Thursday, January 22, 2015

Western Electric and Jaeger LeCoultre

Western Electric was the manufacturing arm for AT&T during the 1920s and 30s, producing some of the finest, most authentic sound gear for cinemas and recording use. W.E. was AT&T’s “Black op” equivalent for the CIA, they manned hundreds of top-graduate engineers in discrete teams with the goal to produce the highest quality audio reproduction systems. Their laboratories were said to be the most advanced in the world at that time. W.E.’s golden years, the same years that Henry Ford invented the production line and optical and disk tapes were becoming popularised in cinema audio, are widely acknowledged to be the peak in research and development for audio gear. Western Electric developed incredible horn-based drivers and low frequency bass drivers, but sadly the effort was not recognised until nearly 80 years later.
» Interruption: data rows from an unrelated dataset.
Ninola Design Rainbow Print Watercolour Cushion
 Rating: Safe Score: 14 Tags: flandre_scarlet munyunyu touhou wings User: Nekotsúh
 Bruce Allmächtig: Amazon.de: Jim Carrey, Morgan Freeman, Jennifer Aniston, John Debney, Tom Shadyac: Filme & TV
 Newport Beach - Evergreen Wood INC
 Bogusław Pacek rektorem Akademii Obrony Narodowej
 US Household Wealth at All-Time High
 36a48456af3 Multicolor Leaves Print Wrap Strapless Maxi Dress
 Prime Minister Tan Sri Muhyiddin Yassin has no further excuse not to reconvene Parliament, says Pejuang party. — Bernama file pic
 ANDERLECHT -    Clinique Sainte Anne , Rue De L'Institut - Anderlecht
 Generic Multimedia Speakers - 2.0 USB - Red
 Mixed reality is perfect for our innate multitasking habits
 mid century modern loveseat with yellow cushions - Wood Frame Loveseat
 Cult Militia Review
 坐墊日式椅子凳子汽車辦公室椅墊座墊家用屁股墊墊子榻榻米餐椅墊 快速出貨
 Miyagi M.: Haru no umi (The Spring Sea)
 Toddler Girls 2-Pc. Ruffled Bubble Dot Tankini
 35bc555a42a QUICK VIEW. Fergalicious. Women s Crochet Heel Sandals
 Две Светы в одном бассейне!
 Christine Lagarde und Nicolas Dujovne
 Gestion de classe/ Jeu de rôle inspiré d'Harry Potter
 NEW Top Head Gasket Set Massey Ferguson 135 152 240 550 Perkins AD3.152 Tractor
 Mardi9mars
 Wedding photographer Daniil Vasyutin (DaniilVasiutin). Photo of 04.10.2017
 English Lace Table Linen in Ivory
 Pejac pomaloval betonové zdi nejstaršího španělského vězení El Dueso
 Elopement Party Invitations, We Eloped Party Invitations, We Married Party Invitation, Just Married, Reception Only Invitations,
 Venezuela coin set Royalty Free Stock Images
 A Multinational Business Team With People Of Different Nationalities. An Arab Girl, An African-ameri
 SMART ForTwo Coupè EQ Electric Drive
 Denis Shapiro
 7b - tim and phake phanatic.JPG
It is a sad story, one of massive waste and disappointment. To set the scene. Early cinemas had just experienced their first taste of music in film, and consumer demand for sound in motion pictures was very high. Everyone wanted to hear the latest jazz standard alongside the lead actor’s usually silent performance. Cinema owners jumped at the opportunity to advertise their theatres as being: “equipped in-exhaustible live band”, or “Phono-ready!” These early systems were developed by telephone engineers who used earpiece technologies that were enlarged. These systems had poor frequency response and lacked clarity, but to the casual cinema goer and business savvy theatre owner, that did not matter. They had SOUND!

The story develops. By 1926 the first Western Electric speaker systems, labelled as the Westrex (Western Electric Export), were released to the public. Years of research and development went into creating hi fidelity drivers, amplifiers and horns. Very high quality audio reproduction. And no one bought them.

The already existing systems in cinemas were performing to everyone’s expectations and the new, vastly improved, systems were far too expensive to be justifiable replacements. People were content with mediocrity, yet audio nirvana was just around the corner. However, W.E.’s speakers were not a complete failure. They released nearly 6 more publicly available systems, the most notable ones being the Mirrophonic 1, 2 and 3. By the mid 1940’s AT&T realised the massive research, development costs and low consumer expectations for audio systems meant that the market for hi-fidelity audio gear was not profitable. W.E. stopped producing the cinema systems on large scales by 1941 and stopped all audio production by the mid-1950s.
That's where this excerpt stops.